Exercise passage:
· · · ·

At the start of this year we opened our Sanctuary for Veterans office in Widnes. We had a great turnout and one of those attending was an 82 year old veteran. He came from a military family; his dad served in the Somme and out of 9 children, he was one of eight that joined the army. He spent much of his military life overseas serving in Gibraltar and Burma.
I spoke with this lovely gentleman veteran to see how he was getting on. I know from my dealings with regulation that war veterans have a priority service within the NHS and I was keen to get an update on his treatment. Fortunately, we shared the same medical practice and I have always had good care from them. Imagine my shock when I was told that he was not being treated at all! He said he was not getting anywhere and couldn’t get appointments when he needed them. He had tried but admitted he had given up as he didn’t think it would get him anywhere. It was a sorry tale indeed and I was not having any of it!

· · · ·

Task set:
(1) Output the passage from the veterans text between "I spoke with" and "having any of it!", inclusive.
(2) Answer these questions from the veterans text:
(a) In which town was the Sanctuary for Veterans office opened?
(b) Where did the 82-year-old veteran serve overseas?
(c) What did he say was the problem with getting appointments?

· · · ·

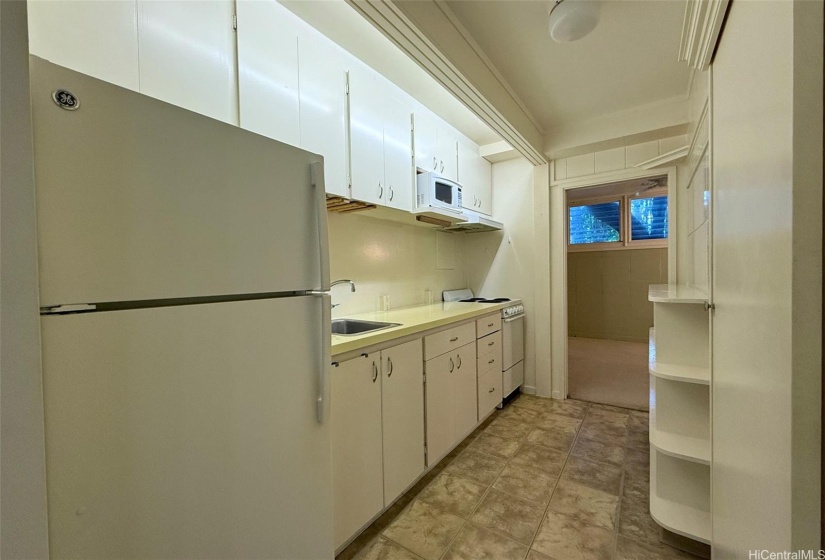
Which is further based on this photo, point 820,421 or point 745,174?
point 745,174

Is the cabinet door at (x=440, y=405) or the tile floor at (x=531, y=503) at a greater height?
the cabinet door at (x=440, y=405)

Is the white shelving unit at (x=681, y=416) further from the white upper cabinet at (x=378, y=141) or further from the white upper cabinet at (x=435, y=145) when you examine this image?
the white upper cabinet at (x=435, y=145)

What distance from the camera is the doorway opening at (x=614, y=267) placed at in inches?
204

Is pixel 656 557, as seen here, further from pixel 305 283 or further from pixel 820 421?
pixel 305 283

· · · ·

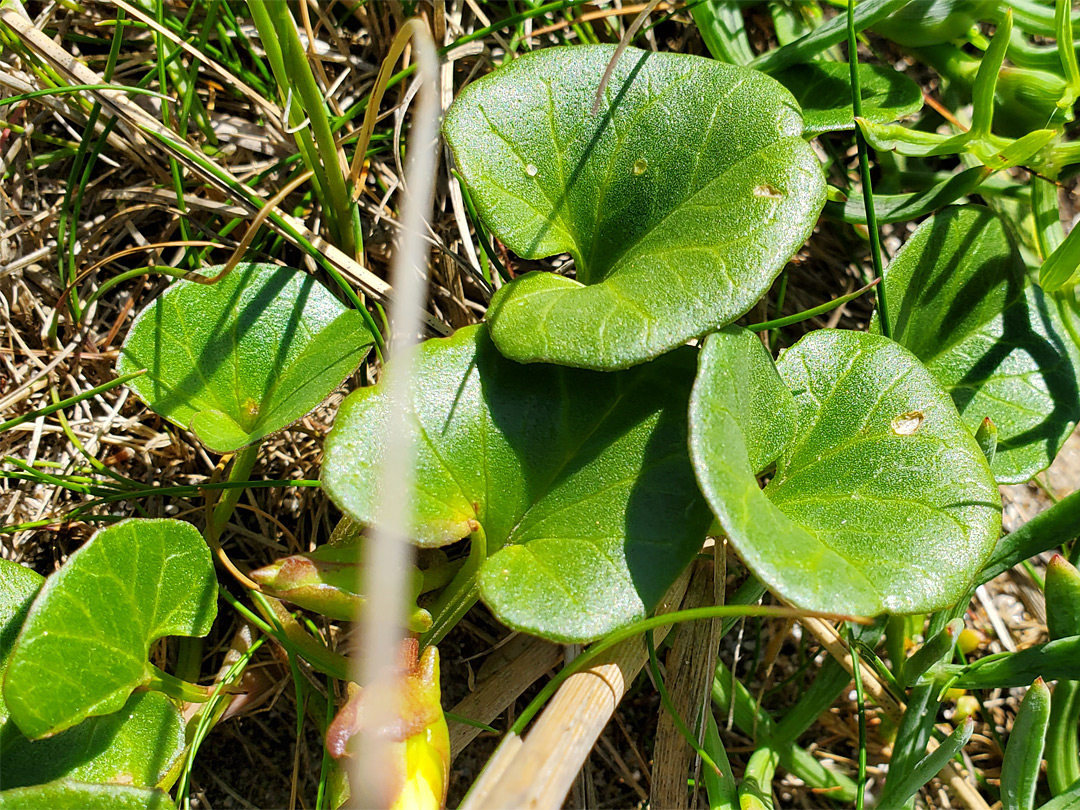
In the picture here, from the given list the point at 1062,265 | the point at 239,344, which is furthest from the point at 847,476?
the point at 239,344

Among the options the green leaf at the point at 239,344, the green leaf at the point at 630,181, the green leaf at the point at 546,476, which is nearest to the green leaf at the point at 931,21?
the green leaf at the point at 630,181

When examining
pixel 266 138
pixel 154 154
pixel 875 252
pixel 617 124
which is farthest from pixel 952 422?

· · · ·

Results for the exercise:
(1)
I spoke with this lovely gentleman veteran to see how he was getting on. I know from my dealings with regulation that war veterans have a priority service within the NHS and I was keen to get an update on his treatment. Fortunately, we shared the same medical practice and I have always had good care from them. Imagine my shock when I was told that he was not being treated at all! He said he was not getting anywhere and couldn’t get appointments when he needed them. He had tried but admitted he had given up as he didn’t think it would get him anywhere. It was a sorry tale indeed and I was not having any of it!

(2)
(a) Widnes
(b) Gibraltar and Burma
(c) He couldn't get appointments when he needed them.